[Hive - LanguageManual] Hive Concurrency Model (待)
Hive Concurrency Model
Use Cases
Concurrency support (http://issues.apache.org/jira/browse/HIVE-1293) is a must in databases and their use cases are well understood. At a minimum, we want to support concurrent readers and writers whenever possible. It would be useful to add a mechanism to discover the current locks which have been acquired. There is no immediate requirement to add an API to explicitly acquire any locks, so all locks would be acquired implicitly.
The following lock modes will be defined in hive (Note that Intent lock is not needed).
- Shared (S)
- Exclusive (X)
As the name suggests, multiple shared locks can be acquired at the same time, whereas X lock blocks all other locks.
The compatibility matrix is as follows:
|
Lock |
Existing Lock |
||
| S |
X |
||
|
Requested |
S |
True |
False |
| X |
False |
False |
|
For some operations, locks are hierarchical in nature -- for example for some partition operations, the table is also locked (to make sure that the table cannot be dropped while a new partition is being created).
The rational behind the lock mode to acquire is as follows:
For a non-partitioned table, the lock modes are pretty intuitive. When the table is being read, a S lock is acquired, whereas an X lock is acquired for all other operations (insert into the table, alter table of any kind etc.)

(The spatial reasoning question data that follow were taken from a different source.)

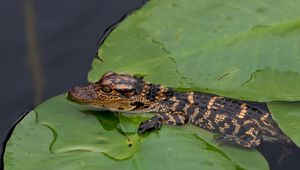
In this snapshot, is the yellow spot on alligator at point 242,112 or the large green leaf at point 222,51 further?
the yellow spot on alligator at point 242,112

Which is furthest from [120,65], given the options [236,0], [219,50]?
[236,0]

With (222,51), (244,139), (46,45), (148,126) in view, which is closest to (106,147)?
(148,126)

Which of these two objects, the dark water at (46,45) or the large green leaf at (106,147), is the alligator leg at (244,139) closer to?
the large green leaf at (106,147)

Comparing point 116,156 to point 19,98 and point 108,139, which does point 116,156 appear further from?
point 19,98

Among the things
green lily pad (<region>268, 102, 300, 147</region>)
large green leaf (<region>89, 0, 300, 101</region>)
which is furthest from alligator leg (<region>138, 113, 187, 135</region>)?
green lily pad (<region>268, 102, 300, 147</region>)

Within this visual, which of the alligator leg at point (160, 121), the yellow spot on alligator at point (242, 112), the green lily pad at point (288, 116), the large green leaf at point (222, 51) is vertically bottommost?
the yellow spot on alligator at point (242, 112)

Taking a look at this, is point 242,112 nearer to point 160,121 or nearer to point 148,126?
point 160,121

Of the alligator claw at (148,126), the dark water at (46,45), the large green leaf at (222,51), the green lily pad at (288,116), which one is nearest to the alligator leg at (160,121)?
the alligator claw at (148,126)

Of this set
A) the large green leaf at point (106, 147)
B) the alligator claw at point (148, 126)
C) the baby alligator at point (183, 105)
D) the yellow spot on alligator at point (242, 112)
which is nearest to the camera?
the large green leaf at point (106, 147)
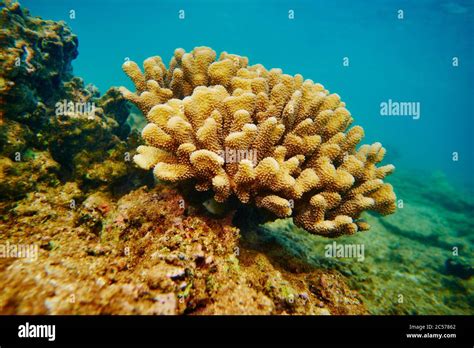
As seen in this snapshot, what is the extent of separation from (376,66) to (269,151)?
404 feet

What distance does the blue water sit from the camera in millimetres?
45219

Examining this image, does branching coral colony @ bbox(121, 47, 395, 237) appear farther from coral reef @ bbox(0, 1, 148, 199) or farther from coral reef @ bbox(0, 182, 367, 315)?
coral reef @ bbox(0, 1, 148, 199)

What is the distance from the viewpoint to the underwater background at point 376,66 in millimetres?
5910

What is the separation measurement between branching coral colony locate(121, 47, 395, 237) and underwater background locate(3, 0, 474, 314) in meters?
0.98

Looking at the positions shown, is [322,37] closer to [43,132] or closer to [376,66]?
[376,66]

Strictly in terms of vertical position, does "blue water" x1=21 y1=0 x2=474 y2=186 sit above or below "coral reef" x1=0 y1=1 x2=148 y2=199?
above

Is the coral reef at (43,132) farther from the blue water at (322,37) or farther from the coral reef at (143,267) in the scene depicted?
the blue water at (322,37)

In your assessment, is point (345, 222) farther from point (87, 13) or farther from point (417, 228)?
point (87, 13)

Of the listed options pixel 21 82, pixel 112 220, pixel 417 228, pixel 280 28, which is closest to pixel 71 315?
pixel 112 220

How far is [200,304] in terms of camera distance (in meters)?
2.23

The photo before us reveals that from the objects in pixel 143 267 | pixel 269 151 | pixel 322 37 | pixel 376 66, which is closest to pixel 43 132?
pixel 143 267

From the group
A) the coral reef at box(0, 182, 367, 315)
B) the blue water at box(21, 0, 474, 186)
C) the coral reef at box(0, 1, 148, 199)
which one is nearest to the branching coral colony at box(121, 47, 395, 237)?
the coral reef at box(0, 182, 367, 315)

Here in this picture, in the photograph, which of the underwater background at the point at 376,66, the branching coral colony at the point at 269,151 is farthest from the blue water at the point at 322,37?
the branching coral colony at the point at 269,151
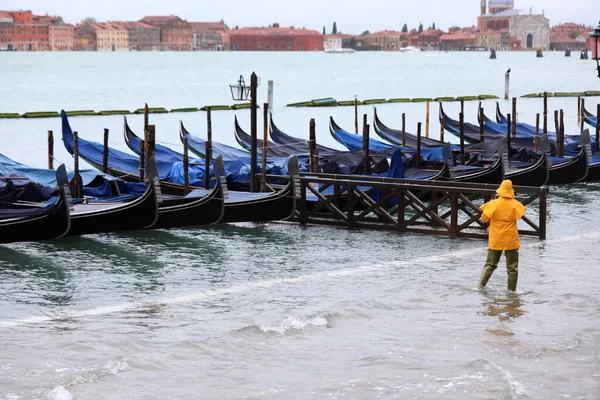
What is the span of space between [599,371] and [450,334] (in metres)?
1.38

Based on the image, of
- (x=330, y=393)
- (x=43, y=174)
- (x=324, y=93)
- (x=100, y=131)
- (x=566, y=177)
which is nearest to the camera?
(x=330, y=393)

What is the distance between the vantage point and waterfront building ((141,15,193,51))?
189625 mm

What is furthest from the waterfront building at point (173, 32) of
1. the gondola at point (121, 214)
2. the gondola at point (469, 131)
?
the gondola at point (121, 214)

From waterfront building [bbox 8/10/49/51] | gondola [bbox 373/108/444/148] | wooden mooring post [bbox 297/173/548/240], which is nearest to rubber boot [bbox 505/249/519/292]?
wooden mooring post [bbox 297/173/548/240]

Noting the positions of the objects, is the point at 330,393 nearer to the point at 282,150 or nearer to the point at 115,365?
the point at 115,365

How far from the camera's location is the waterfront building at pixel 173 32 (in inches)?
7466

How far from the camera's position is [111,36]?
18975cm

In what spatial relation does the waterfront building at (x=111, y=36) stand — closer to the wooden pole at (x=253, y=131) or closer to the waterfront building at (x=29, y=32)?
the waterfront building at (x=29, y=32)

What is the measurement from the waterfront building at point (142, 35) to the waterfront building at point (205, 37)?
644 centimetres

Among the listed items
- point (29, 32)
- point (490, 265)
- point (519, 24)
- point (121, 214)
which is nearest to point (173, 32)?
point (29, 32)

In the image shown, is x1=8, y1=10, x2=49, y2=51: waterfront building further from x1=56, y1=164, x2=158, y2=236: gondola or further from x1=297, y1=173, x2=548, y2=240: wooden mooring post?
x1=56, y1=164, x2=158, y2=236: gondola

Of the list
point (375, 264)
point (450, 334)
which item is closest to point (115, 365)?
point (450, 334)

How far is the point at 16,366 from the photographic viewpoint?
844 centimetres

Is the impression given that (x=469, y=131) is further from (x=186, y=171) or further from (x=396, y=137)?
(x=186, y=171)
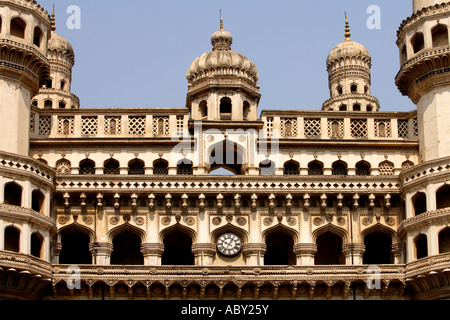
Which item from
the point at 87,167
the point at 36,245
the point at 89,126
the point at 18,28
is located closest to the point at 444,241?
the point at 87,167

For a partitioned table, the idea is as follows:
A 'S' lock on table and relevant partition is acquired when a read is being performed. For all other operations, an 'X' lock is taken on the partition. However, if the change is only applicable to the newer partitions, a 'S' lock is acquired on the table, whereas if the change is applicable to all partitions, a 'X' lock is acquired on the table. Thus, older partitions can be read and written into, while the newer partitions are being converted to RCFile. Whenever a partition is being locked in any mode, all its parents are locked in 'S' mode.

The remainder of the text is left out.